This chapter reviews the role of the university as a generator and disseminator of knowledge, as well as its difficulties in getting the results of its research to the business world. It also analyzes the characteristics of both academic institutions and business organizations that determine the dissemination and adoption of new knowledge. In addition, collaboration efforts between academia and firms are assessed.

The origin of a significant competitive advantage for enterprises lies in their capacity to create and integrate new knowledge into their operations. This is particularly relevant in the increasingly dynamic, volatile settings in which organizations currently work (Teece, Pisano & Shuen, 1997; Grant, 1998). Part of the new knowledge acquired by companies is not generated inside them, but comes from external sources, such as consulting organizations, independent professional services and universities.
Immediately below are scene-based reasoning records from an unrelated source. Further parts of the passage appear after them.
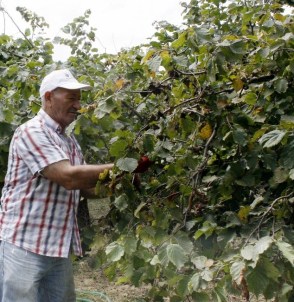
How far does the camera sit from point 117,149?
204cm

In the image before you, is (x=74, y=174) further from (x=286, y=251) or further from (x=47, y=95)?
(x=286, y=251)

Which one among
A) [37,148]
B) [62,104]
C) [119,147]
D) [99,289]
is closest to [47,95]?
[62,104]

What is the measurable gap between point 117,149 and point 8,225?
30.5 inches

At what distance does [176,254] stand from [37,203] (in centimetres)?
90

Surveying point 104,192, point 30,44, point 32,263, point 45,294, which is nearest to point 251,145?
point 104,192

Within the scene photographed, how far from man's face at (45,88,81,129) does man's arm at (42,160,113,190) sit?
11.6 inches

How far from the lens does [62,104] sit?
8.34 ft

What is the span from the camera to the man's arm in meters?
2.26

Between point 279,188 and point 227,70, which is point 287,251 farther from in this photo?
point 227,70

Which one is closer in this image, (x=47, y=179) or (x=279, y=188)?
(x=279, y=188)

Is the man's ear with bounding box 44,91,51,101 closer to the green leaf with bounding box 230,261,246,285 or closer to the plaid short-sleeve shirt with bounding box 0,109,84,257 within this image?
the plaid short-sleeve shirt with bounding box 0,109,84,257

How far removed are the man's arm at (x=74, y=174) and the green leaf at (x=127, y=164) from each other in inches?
7.9

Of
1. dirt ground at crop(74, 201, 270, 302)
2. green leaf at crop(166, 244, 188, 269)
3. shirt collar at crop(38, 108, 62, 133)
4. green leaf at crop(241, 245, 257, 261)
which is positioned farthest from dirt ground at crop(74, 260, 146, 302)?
green leaf at crop(241, 245, 257, 261)

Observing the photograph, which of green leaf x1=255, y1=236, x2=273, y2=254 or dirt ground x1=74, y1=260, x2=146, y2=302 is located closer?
green leaf x1=255, y1=236, x2=273, y2=254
Over the past few years, universities have been seen to participate strongly in introducing innovations into companies’ administrative processes. This has been possible thanks to two major trends. On the one hand, the firms’ interest in learning and continuous improvement, motivated by a climate of growing competitiveness, and on the other, the universities’ efforts to further promote the dissemination of the results of their research in the business world. First of all, the findings of empirical research conducted by academic media will naturally and necessarily be considered as an important source of knowledge innovation for the company.
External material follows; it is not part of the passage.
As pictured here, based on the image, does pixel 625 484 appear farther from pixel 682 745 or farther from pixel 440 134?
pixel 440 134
However, in reality, business practice has little to do with the academic world and its contributions from research (Pfeffer & Fong, 2002). It takes many years (if ever) for the knowledge innovations generated in universities to be integrated into organizational operations. There appears to be a huge gap between universities and firms that makes it difficult for businesses to adopt innovations from academia (Starkey & Tempest, 2005). As a result of this gap, cooperation projects between universities and firms have been initiated with the main goal of guiding and integrating academic research into business practice, thus forming the appropriate channels to produce a flow of innovations originating in academic research between academic institutions and the business world. Nevertheless, not all of the university-firm projects for developing research applied to the business world are always successful (Pfeffer, 2007).
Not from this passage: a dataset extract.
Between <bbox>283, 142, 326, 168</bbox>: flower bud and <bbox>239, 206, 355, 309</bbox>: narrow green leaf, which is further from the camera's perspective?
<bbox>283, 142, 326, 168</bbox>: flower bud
This chapter offers an exploratory investigation that identifies some of the relevant elements that facilitate or prevent the generation of knowledge in a private Mexican university and how this knowledge is disseminated and used in companies. In the next section, it presents a conceptual model in which some knowledge dissemination channels are suggested and some practical implications are exposed. This chapter aims to make a contribution to academic literature, as little research has been conducted analyzing knowledge transfer between universities and enterprises in emergent economies.